US and German leaders have urged the Kremlin to seek a diplomatic end to its war in Ukraine, but Moscow suggested no substantive talks were possible until the West accepted Russia’s occupation of its neighbour’s territory.
Russian president Vladimir Putin again defended Russian missile strikes that have crippled much of Ukraine’s power grid at the start of winter, as investigators appointed by the United Nations sought to determine whether such attacks amount to war crimes.
“I am prepared to speak with Mr Putin if in fact there is an interest in him deciding he is looking for a way to end the war,” US president Joe Biden said, while making clear he had “no immediate plans” to talk to Russia’s leader of 22 years.

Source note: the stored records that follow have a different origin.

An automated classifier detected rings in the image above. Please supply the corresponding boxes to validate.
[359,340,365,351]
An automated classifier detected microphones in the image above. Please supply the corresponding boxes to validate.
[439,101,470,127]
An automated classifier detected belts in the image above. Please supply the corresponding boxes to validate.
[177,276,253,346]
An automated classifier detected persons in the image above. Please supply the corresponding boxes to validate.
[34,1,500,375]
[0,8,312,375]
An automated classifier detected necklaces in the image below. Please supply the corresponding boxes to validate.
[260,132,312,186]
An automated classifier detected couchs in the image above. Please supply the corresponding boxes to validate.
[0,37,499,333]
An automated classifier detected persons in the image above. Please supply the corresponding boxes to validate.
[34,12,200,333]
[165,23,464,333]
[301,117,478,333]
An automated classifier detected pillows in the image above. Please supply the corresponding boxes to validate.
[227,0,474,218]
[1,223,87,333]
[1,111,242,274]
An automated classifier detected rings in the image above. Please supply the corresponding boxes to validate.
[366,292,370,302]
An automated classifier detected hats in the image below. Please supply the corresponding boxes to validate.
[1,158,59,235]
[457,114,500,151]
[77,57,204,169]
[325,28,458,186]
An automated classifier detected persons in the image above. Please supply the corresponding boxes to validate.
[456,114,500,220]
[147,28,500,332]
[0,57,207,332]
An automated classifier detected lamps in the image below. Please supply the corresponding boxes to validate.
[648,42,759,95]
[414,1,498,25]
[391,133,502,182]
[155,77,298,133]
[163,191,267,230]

“There’s one way for this war to end – the rational way. Putin to pull out of Ukraine, number one. But it appears he’s not,” he added.

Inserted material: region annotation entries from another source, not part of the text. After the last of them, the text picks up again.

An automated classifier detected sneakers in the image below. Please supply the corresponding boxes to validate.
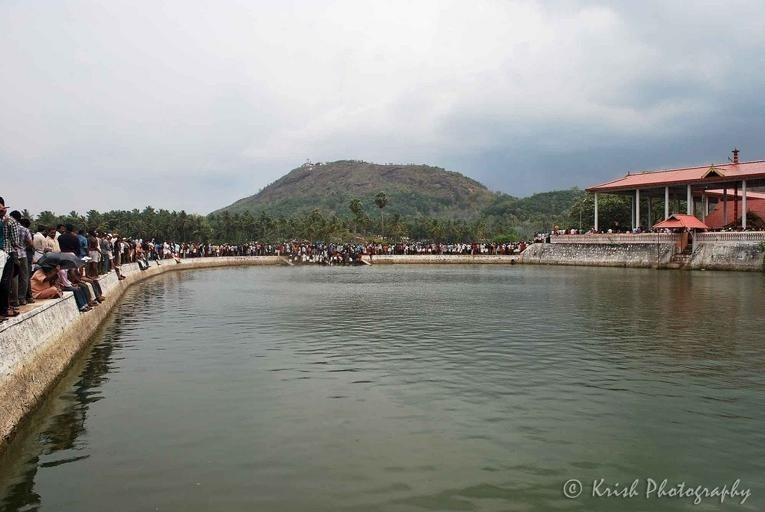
[141,265,151,270]
[118,275,126,280]
[80,294,106,313]
[0,296,35,324]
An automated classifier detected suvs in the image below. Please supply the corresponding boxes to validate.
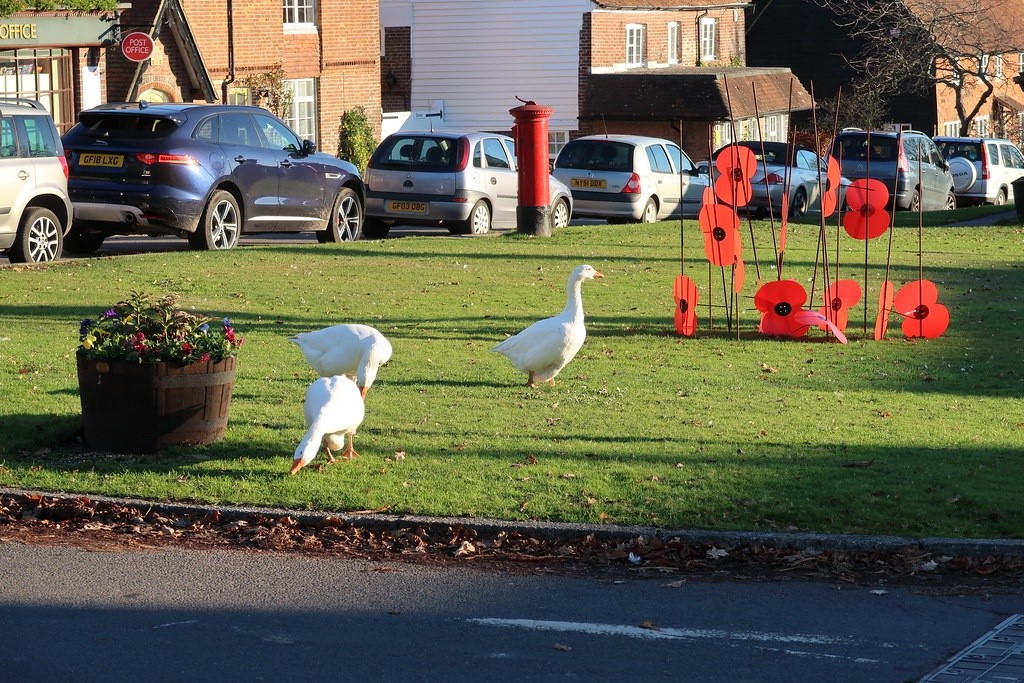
[59,99,368,256]
[930,132,1024,209]
[0,95,72,268]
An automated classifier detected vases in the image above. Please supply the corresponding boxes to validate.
[75,353,237,447]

Kremlin spokesman Dmitry Peskov noted on Friday that “the first thing [Mr Biden] said is that Putin should leave Ukraine. He believes this would be a demonstration that Putin is ready for negotiations … The United States does not recognise the new territories within the Russian Federation. This significantly complicates the search for common ground.”
Mr Peskov insisted Mr Putin was “open to talks”, but added that “undoubtedly, the special military operation continues”, using Russia’s term for a full-scale invasion that has killed thousands of people and displaced millions.
Russia announced in September that four partly occupied regions of eastern and southeastern Ukraine were now its sovereign territory, in breach of international law and despite being bogged down or driven back in all of them; last month it lost control of Kherson, the only provincial capital it had seized after launching all-out war in February.
In a call with Mr Putin on Friday, German chancellor Olaf Scholz “urged [him] to come as quickly as possible to a diplomatic solution including the withdrawal of Russian troops” from Ukraine.
Spokesman Steffen Hebestreit said Mr Scholz “condemned in particular the Russian airstrikes against civilian infrastructure in Ukraine and stressed Germany’s determination to support Ukraine in ensuring the defence capability against Russian aggression”.
According to the Kremlin, Mr Putin said such missile strikes were “an unavoidable and inevitable response to [Ukraine’s] provocative attacks against Russia’s civilian infrastructure”, blaming Kyiv for explosions on a bridge linking Russia to occupied Crimea and at Russian energy facilities.
Mr Putin also “pointed out the destructive policy of Western countries, including Germany, pumping [Ukraine] with weapons and training the Ukrainian military. All this, as well as their comprehensive political and financial support for Ukraine, leads [Kyiv] to reject any idea of negotiations,” the Kremlin added.
As the UN’s independent international commission of inquiry on Ukraine finished a visit to Kyiv, one of its members, Jasminka Dzumhur, said they had “devoted significant attention to the issue of the destruction of the civilian infrastructure of the country”.
Another member, Pablo de Greiff, said they were looking into “whether the attacks constitute war crimes”, and, if so, what the commission “can do in order to make a contribution to the accountability for such crimes”.
As power cuts were imposed again to allow for repairs to the national grid, and heavy fighting continued near the city of Bakhmut in the eastern Donetsk region, Ukraine moved to ban religious organisations with close ties to the Russian state.
“We have to create conditions where no actors dependent on the aggressor state will have an opportunity to manipulate Ukrainians and weaken Ukraine from within,” said Ukrainian president Volodymyr Zelenskiy, amid raids on and investigations into Orthodox Church monasteries that are suspected of being centres of pro-Kremlin sentiment.